Document extract »
↓
We need to understand the nature of this Western good will, the mechanisms behind "funding virtue" (Ottaway and Carothers 2001). Balkan critiques of the West focus on Western self interest and manipulation, hence the conspiracy aspect. They fail to understand that from an economic point of view, the Balkans is more a burden than a benefit. Hence my focus on benevolent colonialism. This kind of colonialism has its own dynamics, whereby the Balkans are a Western project. Let me therefore use the rest of this paper to detail the nature of project society in the Balkans.
The Balkans may be a world of kinship, clan, and ethnicity, of peasant families trying to make a living, of folklore, migration and violence; but the Balkans are also a world of projects. By "project" I mean a special kind of activity: short term activities with a time plan and a budget, an activity conducted by donors and their contractors, an activity aimed at a target group, and which takes account of the various stakeholders involved. Projects always end, evolving into policy, or being replaced by new projects. Project society entails a set of special structures and practices: The world of projects has the project identification mission, the implementing partner, the project unit, the board, the staff, monitoring and evaluation, and of course, the magic giver, the Donor. Project life entails a special kind of language, almost like the wooden language of Stalinism. Learning something is called "training of trainers". Getting better at something is called "capacity building". Giving some control to someone else is called "empowerment". Articulating the project goal is a "mission statement". Communicating information is called "transparency". Trying to find out what's going on is called "networking". Finding the money is called "fund raising". Surviving after the money runs out is called "sustainability". Taking your money somewhere else is an "exit strategy". And when donors are unable to utilize their money, one gets what a Danish report termed "donor constipation".
↑
Data listing »
↓
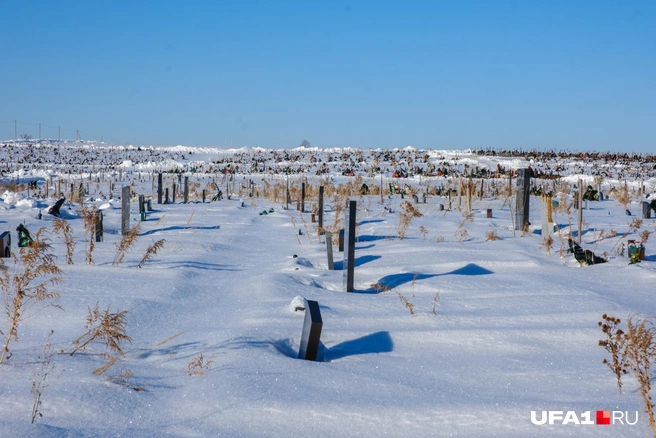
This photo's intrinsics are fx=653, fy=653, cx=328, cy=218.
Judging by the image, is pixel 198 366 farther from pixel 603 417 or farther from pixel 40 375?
pixel 603 417

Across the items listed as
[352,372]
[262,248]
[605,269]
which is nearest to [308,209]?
[262,248]

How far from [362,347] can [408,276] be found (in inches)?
110

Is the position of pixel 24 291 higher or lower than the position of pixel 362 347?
higher

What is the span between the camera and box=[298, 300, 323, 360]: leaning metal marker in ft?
13.1

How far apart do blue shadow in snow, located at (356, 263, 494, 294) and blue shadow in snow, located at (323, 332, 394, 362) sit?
172 centimetres

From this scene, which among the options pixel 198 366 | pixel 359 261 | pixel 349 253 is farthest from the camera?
pixel 359 261

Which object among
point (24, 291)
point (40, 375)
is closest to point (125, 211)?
point (24, 291)

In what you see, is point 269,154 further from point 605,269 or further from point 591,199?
point 605,269

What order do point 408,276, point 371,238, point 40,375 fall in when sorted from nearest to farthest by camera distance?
point 40,375, point 408,276, point 371,238

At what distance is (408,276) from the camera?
23.6 ft

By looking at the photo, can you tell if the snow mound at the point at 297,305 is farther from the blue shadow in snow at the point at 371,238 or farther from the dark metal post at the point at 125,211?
the dark metal post at the point at 125,211

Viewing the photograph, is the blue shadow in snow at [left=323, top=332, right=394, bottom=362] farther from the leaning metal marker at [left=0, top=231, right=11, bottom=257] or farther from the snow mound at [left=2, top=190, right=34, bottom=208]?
the snow mound at [left=2, top=190, right=34, bottom=208]

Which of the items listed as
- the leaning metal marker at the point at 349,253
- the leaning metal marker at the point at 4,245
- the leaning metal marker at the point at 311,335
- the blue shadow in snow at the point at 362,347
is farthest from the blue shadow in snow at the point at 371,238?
the leaning metal marker at the point at 311,335

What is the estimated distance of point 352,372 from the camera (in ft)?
12.5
↑
Goal of the exercise »
Continue the passage on project society in the Balkans, starting right after its last sentence.

Response »
Project society and project jargon reflect project ideology. This is a linear set of ideas about social engineering, often beginning with a "problem tree". From the problem tree, project consultants construct a set of goals, activities and inputs using techniques such as the Logical Framework Approach. Project life requires understanding the key words or concepts, and specifically, which words and concepts can generate money: from "empowerment", one year, then "good governance", followed by "income generation", "institution building", presently "advocacy", "anti-corruption", and of course, the ubiquitous "partnership". As part of the transition, social practices and ideas become grant categories. The notion of "civil society", for example, once conceived as the social organization of people to solve problems, is just such a funding category. Project life is a world with a premium on abstract knowledge, by which power accrues to those best able to manipulate the key symbols and concepts. Since these symbols and concepts come from outside, those attached to the foreign project organizations, let us call them "Euro-elites", occupy a key role in this scheme, competing with the local political class in terms of political influence with key foreign actors and in terms of living standards.
This world of projects, now exported to the Balkans, provides benefits for some and provokes the enmity of others. Like all such worlds, it is based on representations or even myths about our own societies. There is the idea, for example, that we can export sectors of our own society--here democratic institutions and civil society organization--as if these sectors were somehow independent of other aspects (effective government, a stable middle class). There is the assumption that the models that we export actually reflect the realities of democracy in our own societies. There is the idea of the "international community", which is neither international nor communal. There is the idea that Western NGOs and international organizations cooperate effortlessly with each other and with the state; that professional Western NGOs operate on the basis of voluntarism and altruism; that our activities are the result of the kind of strategic thinking characterized by the Logical Framework Approach, rather than by the improvisation that occurs when new grant categories suddenly appear. There is the idea that the only capacities that need building are those in the target countries, and not our own. And there is the idea that a large number of foreign funded NGO organizations is some kind of index of democracy. Given such representations, it is hardly surprising that we find disillusionment in the Balkans about Western hypocrisy, or that many citizens view NGOs as an alternative enrichment channel for intellectuals who will not do other kinds of work. It is just such attitudes that lead to a disillusionment among donors, who tend to blame the victim or suddenly contract "donor fatigue" and leave the scene.
One may envision the structure of project life in two ways: first, as a flow of resources, people and knowledge, and second, as a set of concentric circles of power. As a flow of traffic, the relationship between donors and recipients in the world of projects is revealed through the movement of resources: some resources move from west to east/south, while others go in the opposite direction. From the West comes money, transmitted in complicated "tranches" and often by circuitous routes in countries where banking systems remain primitive. Along with money comes traffic in people: expatriate consultants, foreign project managers, and the short-term evaluators and trainers sent out from the home office abroad. These individuals often go from country to country, and much of their job is spent talking with other donors, an activity called 'donor coordination', or negotiating with government officials to start up project units. Government officials, not being donors, are needed to smooth the administration of the program, or as co-partners in applying for EU, World Bank or UNDP funds. Promising officials may then be co-opted as project counterparts, or as paid local staff of the organization/firm implementing the project.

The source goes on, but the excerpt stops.